Fromme: Demonstrationen türkischer Nationalisten beleidigen Opfer des Völkermords an den Armeniern
Geschrieben am 18-03-2006 |
Berlin (ots) - Zu den Demonstrationen türkischer Gruppen gegen ein Gedenken an die Vertreibung und Ermordung der Armenier und zu Ehren von Talaat Pascha erklärt der Vorsitzende der Gruppe der "Vertriebenen, Flüchtlinge und Aussiedler" der CDU/CSU-Bundestagsfraktion, Jochen-Konrad Fromme, MdB:
Wenn heute in Berlin Hunderte türkischer Nationalisten dagegen demonstrieren, dass der Deutsche Bundestag wie auch viele andere Parlamente, an die Vertreibung und Ermordung der Armenier und anderer christlichen Gruppen in der Türkei vor 90 Jahren erinnert haben und sich gegen eine Aufarbeitung einsetzen, wirft das ein schlechtes Licht auf das Rechtsverständnis dieser Organisationen.
Wenn dann noch nahezu zeitgleich an der Universität in Istanbul eine Konferenz stattfindet, die von den Kräften ausgerichtet wird, die das Massaker an den Armeniern in den Jahren 1915/16 in Abrede stellen, dann wirft das zudem ein schlechtes Licht auf die Bereitschaft der Türkei, sich mit der eigenen Geschichte auseinanderzusetzen.

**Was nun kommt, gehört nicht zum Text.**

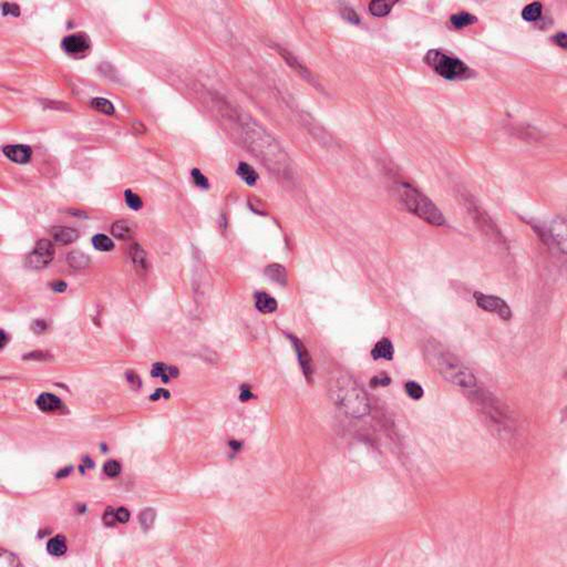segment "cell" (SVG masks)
I'll list each match as a JSON object with an SVG mask.
<instances>
[{"label":"cell","mask_w":567,"mask_h":567,"mask_svg":"<svg viewBox=\"0 0 567 567\" xmlns=\"http://www.w3.org/2000/svg\"><path fill=\"white\" fill-rule=\"evenodd\" d=\"M293 343H294V346H295V349L297 351V356H298V359H299L300 362V366H301V369L302 371H304L305 377L307 379V381L309 383L313 382V379H314V367H313V360H311V357L309 355L308 350H307L306 347L304 346V344H302L300 340H298L295 337H293Z\"/></svg>","instance_id":"cell-9"},{"label":"cell","mask_w":567,"mask_h":567,"mask_svg":"<svg viewBox=\"0 0 567 567\" xmlns=\"http://www.w3.org/2000/svg\"><path fill=\"white\" fill-rule=\"evenodd\" d=\"M192 177H193L195 185L201 187V189H208V186H210V183H208L206 176L202 174L198 169H194L192 171Z\"/></svg>","instance_id":"cell-34"},{"label":"cell","mask_w":567,"mask_h":567,"mask_svg":"<svg viewBox=\"0 0 567 567\" xmlns=\"http://www.w3.org/2000/svg\"><path fill=\"white\" fill-rule=\"evenodd\" d=\"M135 233V224L131 221H119L112 225V234L118 240L124 241L133 237Z\"/></svg>","instance_id":"cell-13"},{"label":"cell","mask_w":567,"mask_h":567,"mask_svg":"<svg viewBox=\"0 0 567 567\" xmlns=\"http://www.w3.org/2000/svg\"><path fill=\"white\" fill-rule=\"evenodd\" d=\"M47 327H48L47 322L45 320H41V319H38V320L33 321V323H32V329H33V331L37 332V334L44 332L47 329Z\"/></svg>","instance_id":"cell-42"},{"label":"cell","mask_w":567,"mask_h":567,"mask_svg":"<svg viewBox=\"0 0 567 567\" xmlns=\"http://www.w3.org/2000/svg\"><path fill=\"white\" fill-rule=\"evenodd\" d=\"M51 288H52L53 291L57 292V293H63V292L67 291V284L65 283V281L58 280V281H54V283H52V285H51Z\"/></svg>","instance_id":"cell-45"},{"label":"cell","mask_w":567,"mask_h":567,"mask_svg":"<svg viewBox=\"0 0 567 567\" xmlns=\"http://www.w3.org/2000/svg\"><path fill=\"white\" fill-rule=\"evenodd\" d=\"M331 395L335 402L345 412L352 417H364L369 412V403L366 394L351 378L338 373L331 380Z\"/></svg>","instance_id":"cell-1"},{"label":"cell","mask_w":567,"mask_h":567,"mask_svg":"<svg viewBox=\"0 0 567 567\" xmlns=\"http://www.w3.org/2000/svg\"><path fill=\"white\" fill-rule=\"evenodd\" d=\"M71 470H72V468H63V470H61L60 472L58 473V474H57V477H59V479H60V477H65V476H67V475L69 474V473L71 472Z\"/></svg>","instance_id":"cell-46"},{"label":"cell","mask_w":567,"mask_h":567,"mask_svg":"<svg viewBox=\"0 0 567 567\" xmlns=\"http://www.w3.org/2000/svg\"><path fill=\"white\" fill-rule=\"evenodd\" d=\"M47 549L53 556L63 555L67 552V543L65 537L58 535L51 539L48 542V545H47Z\"/></svg>","instance_id":"cell-21"},{"label":"cell","mask_w":567,"mask_h":567,"mask_svg":"<svg viewBox=\"0 0 567 567\" xmlns=\"http://www.w3.org/2000/svg\"><path fill=\"white\" fill-rule=\"evenodd\" d=\"M542 16V5L541 2H532L524 8L522 17L526 21H535Z\"/></svg>","instance_id":"cell-24"},{"label":"cell","mask_w":567,"mask_h":567,"mask_svg":"<svg viewBox=\"0 0 567 567\" xmlns=\"http://www.w3.org/2000/svg\"><path fill=\"white\" fill-rule=\"evenodd\" d=\"M103 471L108 476L116 477L120 474L121 464L119 463L118 461H116V460H110V461H108L104 464Z\"/></svg>","instance_id":"cell-32"},{"label":"cell","mask_w":567,"mask_h":567,"mask_svg":"<svg viewBox=\"0 0 567 567\" xmlns=\"http://www.w3.org/2000/svg\"><path fill=\"white\" fill-rule=\"evenodd\" d=\"M91 105L95 110L108 114V116H113V114L116 113L113 104L111 103L109 100L103 99V98H96V99H93L91 102Z\"/></svg>","instance_id":"cell-26"},{"label":"cell","mask_w":567,"mask_h":567,"mask_svg":"<svg viewBox=\"0 0 567 567\" xmlns=\"http://www.w3.org/2000/svg\"><path fill=\"white\" fill-rule=\"evenodd\" d=\"M424 62L439 75L447 80L467 78L471 74V70L463 61L439 50L428 51L424 57Z\"/></svg>","instance_id":"cell-4"},{"label":"cell","mask_w":567,"mask_h":567,"mask_svg":"<svg viewBox=\"0 0 567 567\" xmlns=\"http://www.w3.org/2000/svg\"><path fill=\"white\" fill-rule=\"evenodd\" d=\"M240 398H241V400H242L243 402H245V401H248V400H250V399L255 398V395H254L253 392H251V390H250V387H249V386L244 385V386L242 387V390H241V395H240Z\"/></svg>","instance_id":"cell-41"},{"label":"cell","mask_w":567,"mask_h":567,"mask_svg":"<svg viewBox=\"0 0 567 567\" xmlns=\"http://www.w3.org/2000/svg\"><path fill=\"white\" fill-rule=\"evenodd\" d=\"M391 383V378L388 377L387 374H378L374 376L371 380H370V387L378 388V387H387Z\"/></svg>","instance_id":"cell-36"},{"label":"cell","mask_w":567,"mask_h":567,"mask_svg":"<svg viewBox=\"0 0 567 567\" xmlns=\"http://www.w3.org/2000/svg\"><path fill=\"white\" fill-rule=\"evenodd\" d=\"M131 255H132V261L136 265V267H141V268H147L148 266V261H147V254L146 251L143 250L142 247L140 245L135 244L134 246H132V249H131Z\"/></svg>","instance_id":"cell-27"},{"label":"cell","mask_w":567,"mask_h":567,"mask_svg":"<svg viewBox=\"0 0 567 567\" xmlns=\"http://www.w3.org/2000/svg\"><path fill=\"white\" fill-rule=\"evenodd\" d=\"M340 14H342L343 18L346 19L347 21L351 24H359L360 23V18L359 16H358L357 12L352 9L350 7H344L340 9Z\"/></svg>","instance_id":"cell-35"},{"label":"cell","mask_w":567,"mask_h":567,"mask_svg":"<svg viewBox=\"0 0 567 567\" xmlns=\"http://www.w3.org/2000/svg\"><path fill=\"white\" fill-rule=\"evenodd\" d=\"M277 50H278V52H279V54L281 55V57H283V58L285 59V60L287 61V63H288L289 66L293 67L294 69L299 72V74H300L302 76H305V78H308V79L311 80V74H309V71L307 70L306 68H305L304 66H302L299 61H297L296 58L294 57V55H293L291 52H288L287 50L280 49V48H277Z\"/></svg>","instance_id":"cell-19"},{"label":"cell","mask_w":567,"mask_h":567,"mask_svg":"<svg viewBox=\"0 0 567 567\" xmlns=\"http://www.w3.org/2000/svg\"><path fill=\"white\" fill-rule=\"evenodd\" d=\"M171 394H170V392L165 389H156L155 394H152L150 396V400H153V401H155V400H159L160 398H164V399H169Z\"/></svg>","instance_id":"cell-43"},{"label":"cell","mask_w":567,"mask_h":567,"mask_svg":"<svg viewBox=\"0 0 567 567\" xmlns=\"http://www.w3.org/2000/svg\"><path fill=\"white\" fill-rule=\"evenodd\" d=\"M0 335H1V348H3V347L6 346V344H7L8 336L6 335V332L3 331V330H1V334H0Z\"/></svg>","instance_id":"cell-47"},{"label":"cell","mask_w":567,"mask_h":567,"mask_svg":"<svg viewBox=\"0 0 567 567\" xmlns=\"http://www.w3.org/2000/svg\"><path fill=\"white\" fill-rule=\"evenodd\" d=\"M395 3V1H389V0H376L369 3V11L374 17L387 16Z\"/></svg>","instance_id":"cell-17"},{"label":"cell","mask_w":567,"mask_h":567,"mask_svg":"<svg viewBox=\"0 0 567 567\" xmlns=\"http://www.w3.org/2000/svg\"><path fill=\"white\" fill-rule=\"evenodd\" d=\"M116 515L119 523L124 524L130 519V512L124 507H120V509L116 510Z\"/></svg>","instance_id":"cell-40"},{"label":"cell","mask_w":567,"mask_h":567,"mask_svg":"<svg viewBox=\"0 0 567 567\" xmlns=\"http://www.w3.org/2000/svg\"><path fill=\"white\" fill-rule=\"evenodd\" d=\"M552 234L555 241L558 243V246L561 247L562 250H565V243H566V234H565V224L564 223H557L553 226Z\"/></svg>","instance_id":"cell-29"},{"label":"cell","mask_w":567,"mask_h":567,"mask_svg":"<svg viewBox=\"0 0 567 567\" xmlns=\"http://www.w3.org/2000/svg\"><path fill=\"white\" fill-rule=\"evenodd\" d=\"M248 205L250 207V210L254 211L255 213H256V214H262V215L267 214L265 203L262 202L258 197L250 196L249 199H248Z\"/></svg>","instance_id":"cell-33"},{"label":"cell","mask_w":567,"mask_h":567,"mask_svg":"<svg viewBox=\"0 0 567 567\" xmlns=\"http://www.w3.org/2000/svg\"><path fill=\"white\" fill-rule=\"evenodd\" d=\"M2 15H11L15 17H18L20 15V7L17 3L12 2H3L2 3Z\"/></svg>","instance_id":"cell-37"},{"label":"cell","mask_w":567,"mask_h":567,"mask_svg":"<svg viewBox=\"0 0 567 567\" xmlns=\"http://www.w3.org/2000/svg\"><path fill=\"white\" fill-rule=\"evenodd\" d=\"M155 511L153 509H146L140 513V523L144 531L150 530L155 521Z\"/></svg>","instance_id":"cell-28"},{"label":"cell","mask_w":567,"mask_h":567,"mask_svg":"<svg viewBox=\"0 0 567 567\" xmlns=\"http://www.w3.org/2000/svg\"><path fill=\"white\" fill-rule=\"evenodd\" d=\"M265 272L271 280L276 281V283H278L279 285H283L284 286V285L287 284L288 281L287 271L283 266L279 265V264H271V265H268Z\"/></svg>","instance_id":"cell-18"},{"label":"cell","mask_w":567,"mask_h":567,"mask_svg":"<svg viewBox=\"0 0 567 567\" xmlns=\"http://www.w3.org/2000/svg\"><path fill=\"white\" fill-rule=\"evenodd\" d=\"M553 41L555 42L557 46L562 47V48H566V35L564 32H561V33H557L553 37Z\"/></svg>","instance_id":"cell-44"},{"label":"cell","mask_w":567,"mask_h":567,"mask_svg":"<svg viewBox=\"0 0 567 567\" xmlns=\"http://www.w3.org/2000/svg\"><path fill=\"white\" fill-rule=\"evenodd\" d=\"M103 522H104L105 525H108V526L116 525L117 522H118L117 515H116V510H113L112 507H108L103 514Z\"/></svg>","instance_id":"cell-38"},{"label":"cell","mask_w":567,"mask_h":567,"mask_svg":"<svg viewBox=\"0 0 567 567\" xmlns=\"http://www.w3.org/2000/svg\"><path fill=\"white\" fill-rule=\"evenodd\" d=\"M152 376L160 378L163 382H169L172 378L178 377V369L173 366H168L163 362H157L152 368Z\"/></svg>","instance_id":"cell-14"},{"label":"cell","mask_w":567,"mask_h":567,"mask_svg":"<svg viewBox=\"0 0 567 567\" xmlns=\"http://www.w3.org/2000/svg\"><path fill=\"white\" fill-rule=\"evenodd\" d=\"M394 355V349L390 340L382 339L376 344L371 351V356L374 359H386L392 360Z\"/></svg>","instance_id":"cell-15"},{"label":"cell","mask_w":567,"mask_h":567,"mask_svg":"<svg viewBox=\"0 0 567 567\" xmlns=\"http://www.w3.org/2000/svg\"><path fill=\"white\" fill-rule=\"evenodd\" d=\"M229 446L233 447L234 450H240L241 449V443L236 442V441H232V442H229Z\"/></svg>","instance_id":"cell-48"},{"label":"cell","mask_w":567,"mask_h":567,"mask_svg":"<svg viewBox=\"0 0 567 567\" xmlns=\"http://www.w3.org/2000/svg\"><path fill=\"white\" fill-rule=\"evenodd\" d=\"M430 362L443 377L454 385L471 388L475 386V377L462 364L450 357L440 348L431 346L428 351Z\"/></svg>","instance_id":"cell-3"},{"label":"cell","mask_w":567,"mask_h":567,"mask_svg":"<svg viewBox=\"0 0 567 567\" xmlns=\"http://www.w3.org/2000/svg\"><path fill=\"white\" fill-rule=\"evenodd\" d=\"M399 193L406 206L413 214L419 216L421 220L434 226H442L445 224L446 221L442 212L428 196L421 193L420 191L403 183V184L399 185Z\"/></svg>","instance_id":"cell-2"},{"label":"cell","mask_w":567,"mask_h":567,"mask_svg":"<svg viewBox=\"0 0 567 567\" xmlns=\"http://www.w3.org/2000/svg\"><path fill=\"white\" fill-rule=\"evenodd\" d=\"M92 244L95 248L101 251H110L114 248V243L111 238H109L103 234H99L92 238Z\"/></svg>","instance_id":"cell-25"},{"label":"cell","mask_w":567,"mask_h":567,"mask_svg":"<svg viewBox=\"0 0 567 567\" xmlns=\"http://www.w3.org/2000/svg\"><path fill=\"white\" fill-rule=\"evenodd\" d=\"M61 400L57 395L51 394H42L37 399V407L44 412L58 411L62 408Z\"/></svg>","instance_id":"cell-12"},{"label":"cell","mask_w":567,"mask_h":567,"mask_svg":"<svg viewBox=\"0 0 567 567\" xmlns=\"http://www.w3.org/2000/svg\"><path fill=\"white\" fill-rule=\"evenodd\" d=\"M51 236L53 243L57 245H69L74 243L80 237V233L74 228L66 227V226H57L51 229Z\"/></svg>","instance_id":"cell-11"},{"label":"cell","mask_w":567,"mask_h":567,"mask_svg":"<svg viewBox=\"0 0 567 567\" xmlns=\"http://www.w3.org/2000/svg\"><path fill=\"white\" fill-rule=\"evenodd\" d=\"M91 39L87 33L76 32L74 35L67 36L62 40L61 47L66 53L79 58L88 54L89 51L91 50Z\"/></svg>","instance_id":"cell-8"},{"label":"cell","mask_w":567,"mask_h":567,"mask_svg":"<svg viewBox=\"0 0 567 567\" xmlns=\"http://www.w3.org/2000/svg\"><path fill=\"white\" fill-rule=\"evenodd\" d=\"M255 139L258 142V148H255L256 153L262 157L263 161L270 166L271 170L277 173L286 174L288 171L289 161L286 153L276 142L265 132H255Z\"/></svg>","instance_id":"cell-5"},{"label":"cell","mask_w":567,"mask_h":567,"mask_svg":"<svg viewBox=\"0 0 567 567\" xmlns=\"http://www.w3.org/2000/svg\"><path fill=\"white\" fill-rule=\"evenodd\" d=\"M68 263L74 268H84L90 264V258L82 251H72L68 255Z\"/></svg>","instance_id":"cell-23"},{"label":"cell","mask_w":567,"mask_h":567,"mask_svg":"<svg viewBox=\"0 0 567 567\" xmlns=\"http://www.w3.org/2000/svg\"><path fill=\"white\" fill-rule=\"evenodd\" d=\"M404 389H406L407 394L413 400H420L424 394L423 388H422L419 383L415 381H408L404 385Z\"/></svg>","instance_id":"cell-30"},{"label":"cell","mask_w":567,"mask_h":567,"mask_svg":"<svg viewBox=\"0 0 567 567\" xmlns=\"http://www.w3.org/2000/svg\"><path fill=\"white\" fill-rule=\"evenodd\" d=\"M55 254L52 242L49 240H40L37 243L35 248L25 259V264L32 270H41L49 265L53 261Z\"/></svg>","instance_id":"cell-6"},{"label":"cell","mask_w":567,"mask_h":567,"mask_svg":"<svg viewBox=\"0 0 567 567\" xmlns=\"http://www.w3.org/2000/svg\"><path fill=\"white\" fill-rule=\"evenodd\" d=\"M450 23L454 28L461 29L476 23V18L475 16L468 14V12H459V14L451 16Z\"/></svg>","instance_id":"cell-20"},{"label":"cell","mask_w":567,"mask_h":567,"mask_svg":"<svg viewBox=\"0 0 567 567\" xmlns=\"http://www.w3.org/2000/svg\"><path fill=\"white\" fill-rule=\"evenodd\" d=\"M255 305L263 314H271L277 309V302L275 298H272L266 293L256 294V296H255Z\"/></svg>","instance_id":"cell-16"},{"label":"cell","mask_w":567,"mask_h":567,"mask_svg":"<svg viewBox=\"0 0 567 567\" xmlns=\"http://www.w3.org/2000/svg\"><path fill=\"white\" fill-rule=\"evenodd\" d=\"M3 154H5L10 161L15 162V163L25 164L30 161L32 150L31 148L28 146L16 144V146H8L3 148Z\"/></svg>","instance_id":"cell-10"},{"label":"cell","mask_w":567,"mask_h":567,"mask_svg":"<svg viewBox=\"0 0 567 567\" xmlns=\"http://www.w3.org/2000/svg\"><path fill=\"white\" fill-rule=\"evenodd\" d=\"M124 198H125L126 205L129 206L130 208H132V210L139 211L143 207V201L141 199L140 196L138 194L133 193V192L130 191V190L125 191Z\"/></svg>","instance_id":"cell-31"},{"label":"cell","mask_w":567,"mask_h":567,"mask_svg":"<svg viewBox=\"0 0 567 567\" xmlns=\"http://www.w3.org/2000/svg\"><path fill=\"white\" fill-rule=\"evenodd\" d=\"M237 174L240 175L243 180H244L247 184L253 186L258 180V174L255 170L251 168L249 164L241 163L237 168Z\"/></svg>","instance_id":"cell-22"},{"label":"cell","mask_w":567,"mask_h":567,"mask_svg":"<svg viewBox=\"0 0 567 567\" xmlns=\"http://www.w3.org/2000/svg\"><path fill=\"white\" fill-rule=\"evenodd\" d=\"M126 380L130 383V386L134 389H140L142 386V381H141L140 377L136 374L135 371H127L126 372Z\"/></svg>","instance_id":"cell-39"},{"label":"cell","mask_w":567,"mask_h":567,"mask_svg":"<svg viewBox=\"0 0 567 567\" xmlns=\"http://www.w3.org/2000/svg\"><path fill=\"white\" fill-rule=\"evenodd\" d=\"M473 298H474L476 305L484 311L497 314L504 320H510L512 318L511 308L502 298L492 295H485V294L480 292H475L473 294Z\"/></svg>","instance_id":"cell-7"}]
</instances>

Die Bereitschaft, die eigene Geschichte in Gänze, mit allen Höhen und Tiefen, in den Blick zu nehmen, ist aber eine vorzügliche Visitenkarte von Staaten mit einer rechtsstaatlichen Ordnung, basierend auf einem Wertegerüst, das die Universalität der Menschenrechte anerkennt.
Hier hat die Türkei noch einen langen Weg vor sich. Wenn türkische Nationalisten stattdessen zur Ehrung von Talaat Pascha aufrufen, der einer der Hauptverantwortlichen für den Genozid an den Armeniern gewesen ist, dann stellt dies zudem eine Verunglimpfung der geschätzt 1,5 Millionen Opfer dieser Taten dar.
Der Deutsche Bundestag hat im vergangenen Jahr anläss-lich des 90. Jahrestages der Vertreibungen und der Massaker an den Armeniern dieser Ereignisse gedacht und die Aufarbeitung dieses historischen Kapitels gefordert.
Die Demonstrationen von nationalistischen türkischen Gruppen zeigen einerseits, wie wichtig die Aufarbeitung dieses Kapitels ist und andererseits, wie lang der Weg bis zu einer ehrlichen Auseinandersetzung mit diesem Thema vermutlich noch sein wird.
Dabei geht es bei einer Aufarbeitung des Völkermords an den Armeniern ausdrücklich nicht um eine Abrechnung mit oder um eine Bloßstellung der türkischen Nation. Es geht um ein Bewusstmachen der Geschichte, darum, die bis heute ausstehende dringend notwendige Aussöhnung zwi-schen der Türkei und ihren Nachbarn zu ermöglichen und einen Beitrag dazu zu leisten, Vertreibungen und Völkermord in Gegenwart und Zukunft zu verhindern.